The mid-range HD 5770 has a figure of 108W, the HD 5850 draws 151W and the HD 5870 is rated at 188W. If AMD had kept the speeds and feeds for the HD 5970 at the same 850MHz/4800MHz used by the HD 5870 then it's reasonable to estimate the loaded power figure would have climbed to 360W. AMD tells us that the enormous cooling package used on HD 5970 can handle 400W so these figures might be sustainable provided we could stand having the cooling fan running at full tilt during a gaming session.
AMD decided to keep the maximum power figure below 300W by reducing the voltage fed to the graphics core and memory. This led to a reduction in clock speeds to 725MHz/4000MHz - speeds familiar to anyone who owns or has read about the HD 5850. This means that the HD 5970 is something of a mongrel: a kind of Radeon HD 5850 X2 with extra shaders.
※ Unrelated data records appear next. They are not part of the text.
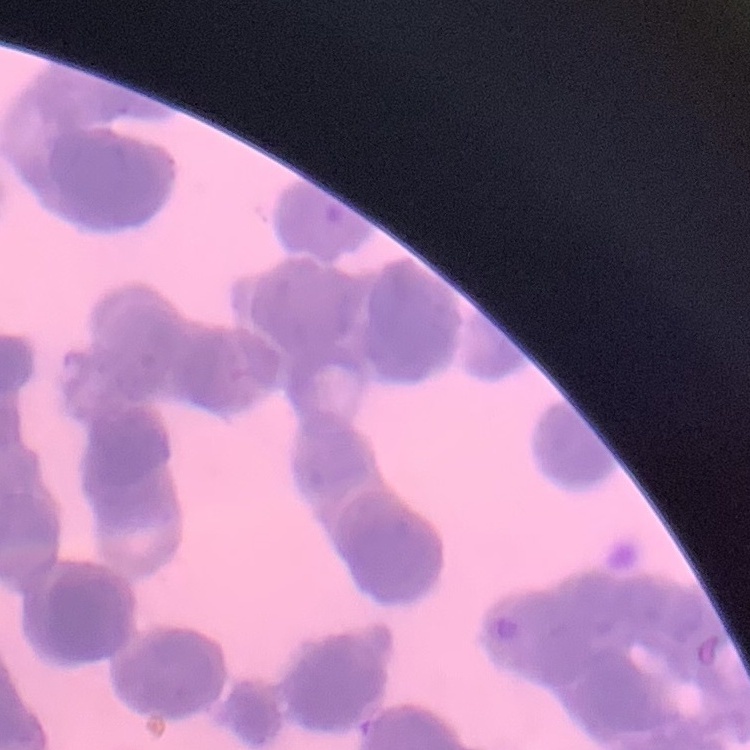
The erythrocytes show rouleaux formation. Thin peripheral smear. Stained with either Field's or Giemsa. Square crop of a larger photomicrograph.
Name the cell type shown.
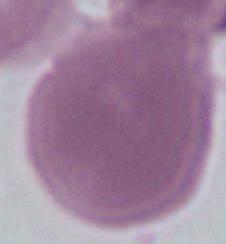
This is an erythrocyte.

{
  "modality": "photomicrograph",
  "magnification": "1000x"
}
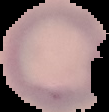 Malaria status: uninfected. From a thin blood film. Segmented cell region on a black background. Image is 109×112 pixels.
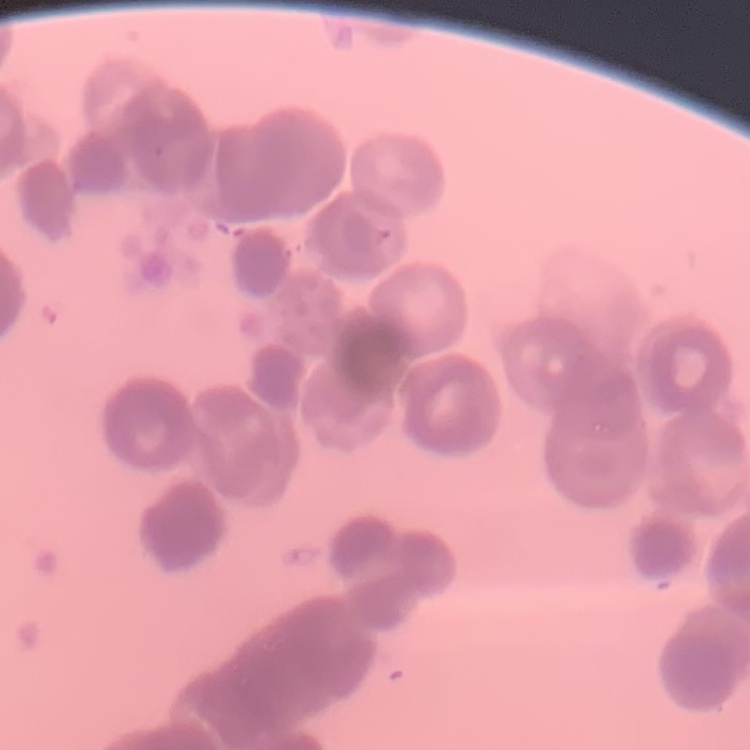
{
  "erythrocyte_morphology": "rouleaux formation",
  "image_type": "square crop of a larger photomicrograph",
  "stain": "Field's or Giemsa",
  "preparation": "thin peripheral smear"
}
Assess for Plasmodium parasites.
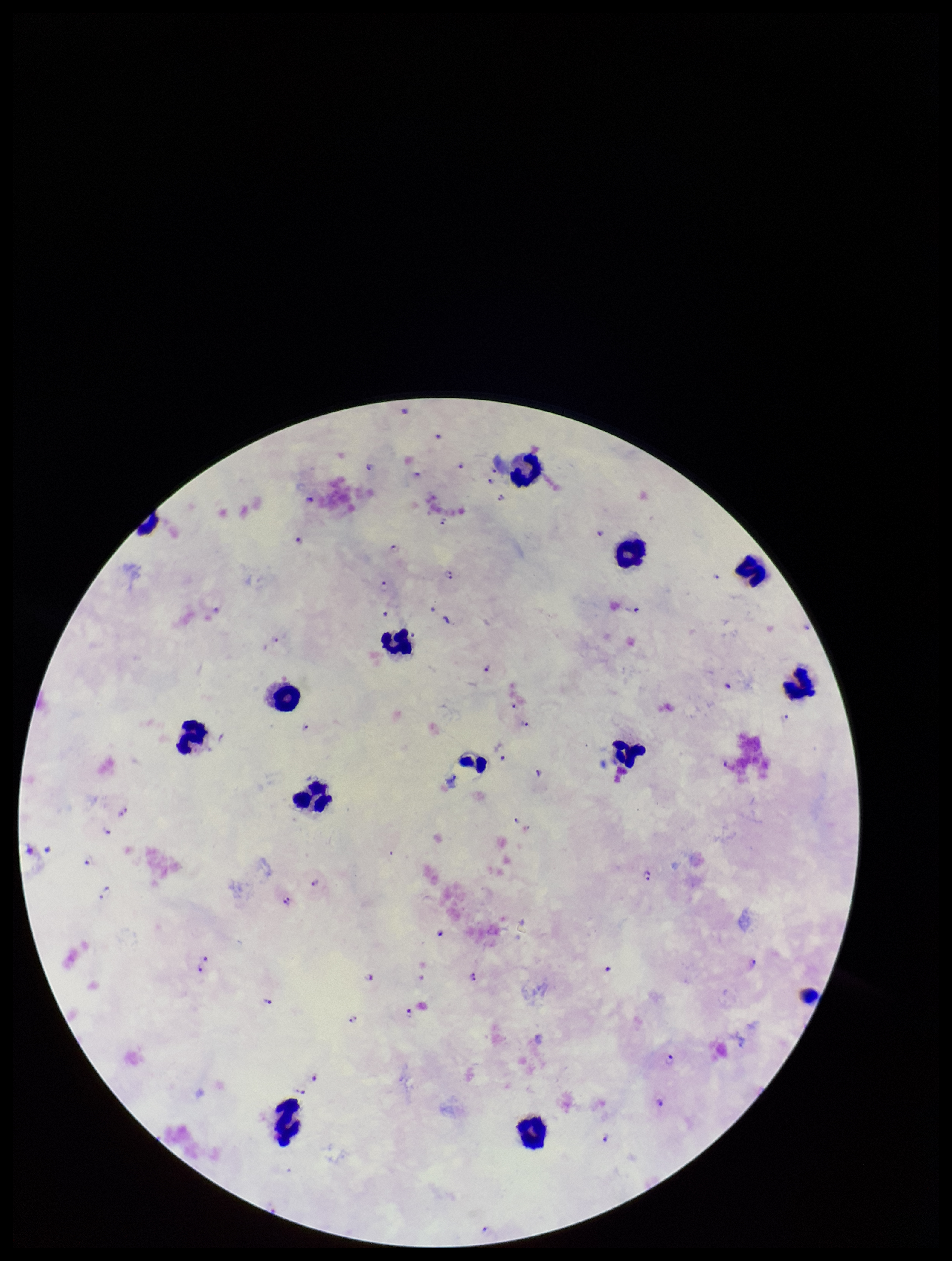

Seen.

stain = Giemsa
parasite count = 42
preparation = thick blood smear
leukocyte count = 13
species reported for this patient = Plasmodium falciparum
field of view = single
capture = smartphone photograph through the microscope eyepiece
image size = 952×1261 pixels
patient malaria status = infected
Classify this cell by malaria status.
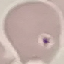
Uninfected.

Photographed with a smartphone camera at the microscope eyepiece. Cell patch, automatically extracted from a larger field of view and resized to 64 × 64 pixels. Giemsa-stained preparation. Thin blood film.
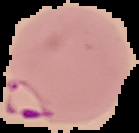

From a thin blood film. Image is 139×133 pixels. Segmented cell region on a black background. Malaria status: parasitized.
Report the malaria status of this cell.
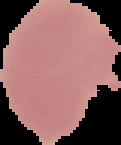
It is uninfected.

Summary:
  - Preparation: thin blood smear
  - Image size: 121×145 pixels
  - Image type: cell region segmented out of the field of view; surrounding area masked to black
Name the parasite shown.
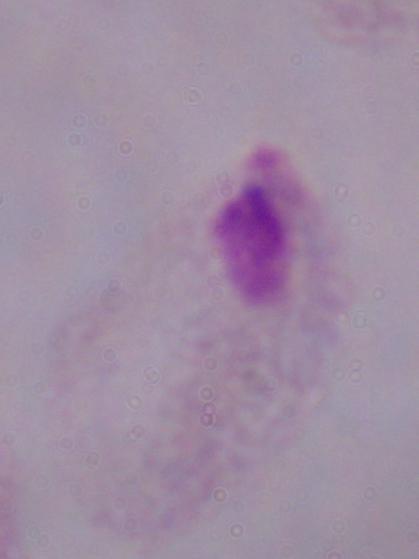

This is a trichomonad.

{
  "modality": "micrograph",
  "magnification": "1000x"
}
Report the malaria status of this cell.
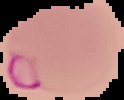
It is parasitized.

Summary:
  - Image size: 124×100 pixels
  - Image type: segmented cell region with the area outside set to black
  - Preparation: thin blood film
Assess this cell for malaria.
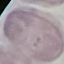

Uninfected.

Summary:
  - Preparation: thin blood film
  - Stain: Giemsa
  - Capture: smartphone through the microscope eyepiece
  - Image type: cell patch, automatically extracted from a larger field of view and resized to 64 × 64 pixels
The loaded power figure for the HD 5970 is 294W which is pleasingly close to double the 151W for the HD 5850.
The port in the middle is the Mini DisplayPort
This emphasis on the control of power heat and its dispersal has dictated the layout of the graphics card. The exhaust vent for the cooling package fills the upper half of the dual-slot bracket while the three graphics connectors are arranged in a row underneath. There are two dual-link DVI outputs along with a mini Display Port. The standard AMD package includes an adaptor to convert the mini DisplayPort to a full-size DisplayPort.